Adele Atkins mi sta simpatica. Mi piace perchè nel turbine dell’indie pop di chiara ispirazione 60s di un paio d’anni fa è riuscita a dare un tono piuttosto personale a quanto cantato, perchè vende bene nonostante non sia una figa galattica, perchè a dispetto degli egregi risultati di vendita registrati dal suo esordio ha resistito a cantare porcherie pop-soul che manco Mariah Carey, come avrebbero voluto in molti.
Per dire, non siamo davanti a una scialba versione bonza della desaparecida Winehouse, ma a un’interprete con una propria personalità .
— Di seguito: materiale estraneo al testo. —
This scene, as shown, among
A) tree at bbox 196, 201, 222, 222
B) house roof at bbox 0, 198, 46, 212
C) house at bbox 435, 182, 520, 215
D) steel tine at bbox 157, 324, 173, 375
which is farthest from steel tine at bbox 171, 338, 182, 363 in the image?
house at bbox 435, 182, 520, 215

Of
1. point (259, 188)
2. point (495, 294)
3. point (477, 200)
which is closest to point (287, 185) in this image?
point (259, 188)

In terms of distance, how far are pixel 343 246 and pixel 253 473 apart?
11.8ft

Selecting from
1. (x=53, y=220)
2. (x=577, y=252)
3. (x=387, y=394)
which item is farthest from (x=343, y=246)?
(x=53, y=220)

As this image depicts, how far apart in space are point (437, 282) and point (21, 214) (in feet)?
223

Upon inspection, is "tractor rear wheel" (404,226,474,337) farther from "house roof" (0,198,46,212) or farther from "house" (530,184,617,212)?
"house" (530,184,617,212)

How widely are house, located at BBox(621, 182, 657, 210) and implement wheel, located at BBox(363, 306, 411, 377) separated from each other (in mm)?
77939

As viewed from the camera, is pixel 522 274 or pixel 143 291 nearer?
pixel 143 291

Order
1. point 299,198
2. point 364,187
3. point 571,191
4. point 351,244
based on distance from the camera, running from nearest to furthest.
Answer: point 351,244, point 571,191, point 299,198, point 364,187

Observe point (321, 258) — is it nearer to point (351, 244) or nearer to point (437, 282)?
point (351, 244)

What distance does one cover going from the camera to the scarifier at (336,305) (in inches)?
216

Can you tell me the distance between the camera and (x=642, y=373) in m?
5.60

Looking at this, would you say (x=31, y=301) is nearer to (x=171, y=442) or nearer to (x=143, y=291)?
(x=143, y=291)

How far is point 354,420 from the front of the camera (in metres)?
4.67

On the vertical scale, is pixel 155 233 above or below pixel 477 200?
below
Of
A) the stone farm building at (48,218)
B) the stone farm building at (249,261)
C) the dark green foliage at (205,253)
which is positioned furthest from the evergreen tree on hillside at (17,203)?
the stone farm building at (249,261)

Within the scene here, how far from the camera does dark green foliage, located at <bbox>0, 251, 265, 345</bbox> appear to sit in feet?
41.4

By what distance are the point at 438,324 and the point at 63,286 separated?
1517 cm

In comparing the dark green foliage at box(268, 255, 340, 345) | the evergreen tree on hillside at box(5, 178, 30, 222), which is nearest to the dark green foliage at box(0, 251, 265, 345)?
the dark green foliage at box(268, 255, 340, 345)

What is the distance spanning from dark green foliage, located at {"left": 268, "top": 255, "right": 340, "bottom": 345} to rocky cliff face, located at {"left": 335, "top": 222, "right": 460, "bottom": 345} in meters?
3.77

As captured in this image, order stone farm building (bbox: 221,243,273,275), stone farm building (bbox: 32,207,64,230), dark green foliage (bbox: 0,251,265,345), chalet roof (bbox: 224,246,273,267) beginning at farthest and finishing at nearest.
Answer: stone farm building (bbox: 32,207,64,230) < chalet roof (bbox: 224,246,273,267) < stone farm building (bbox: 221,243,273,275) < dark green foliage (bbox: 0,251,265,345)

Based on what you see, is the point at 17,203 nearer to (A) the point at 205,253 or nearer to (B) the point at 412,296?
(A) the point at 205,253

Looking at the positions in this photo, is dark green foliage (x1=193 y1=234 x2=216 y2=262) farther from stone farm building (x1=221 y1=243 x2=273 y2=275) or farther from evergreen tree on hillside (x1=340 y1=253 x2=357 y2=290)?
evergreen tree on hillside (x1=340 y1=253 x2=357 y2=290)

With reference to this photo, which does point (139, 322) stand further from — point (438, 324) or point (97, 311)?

Proprio per questi motivi, in seguito all’ascolto del primo singolo della nuova era discografica, l’ottima “Rolling In The Deep”, sfogo soul condito d’orchestrazioni sublimi, giustamente premiata nelle vendite, le aspettative hanno cominciato a salire rapidamente. Aspettative non del tutto soddisfatte, duole ammettere.
Nella sua interezza, l’opera seconda di Miss Atkins, che registra un’indubbia evoluzione se non altro sul piano compositivo e orchestrale (la XL ha giustamente premiato gli inaspettati incassi del debutto con delle registrazioni all’altezza), risulta infatti abbondantemente più melensa del previsto. Non che “19” lesinasse in melodie carezzevoli, ma il passaggio da una dolce “First Love” a una colata di miele in quantità  aziendale come potrebbe risultare ai più l’ascolto di “Don’t You Remember” o di “Take It All” si sente, e si sente anche troppo.

Anche nei momenti meno idilliaci e più movimentati sembra che manchi qualcosa; “Rumour Has It”, “I’ll Be Waiting”, “He Won’t Go”, tutti brani indubbiamente piacevoli ma a cui pare manchi una miccia, lo slancio finale che contraddistingueva la maggioranza dei brani dell’esordio. Fortuna che a quel compito accorrono, oltre al sopracitato primo singolo, il pop finissimo di “Set Fire To The Rain”, il ritornello killer di “Rumour Has It” e “Someone Like You”, puro esercizio di stile, attuale apice della carriera della giovane inglese.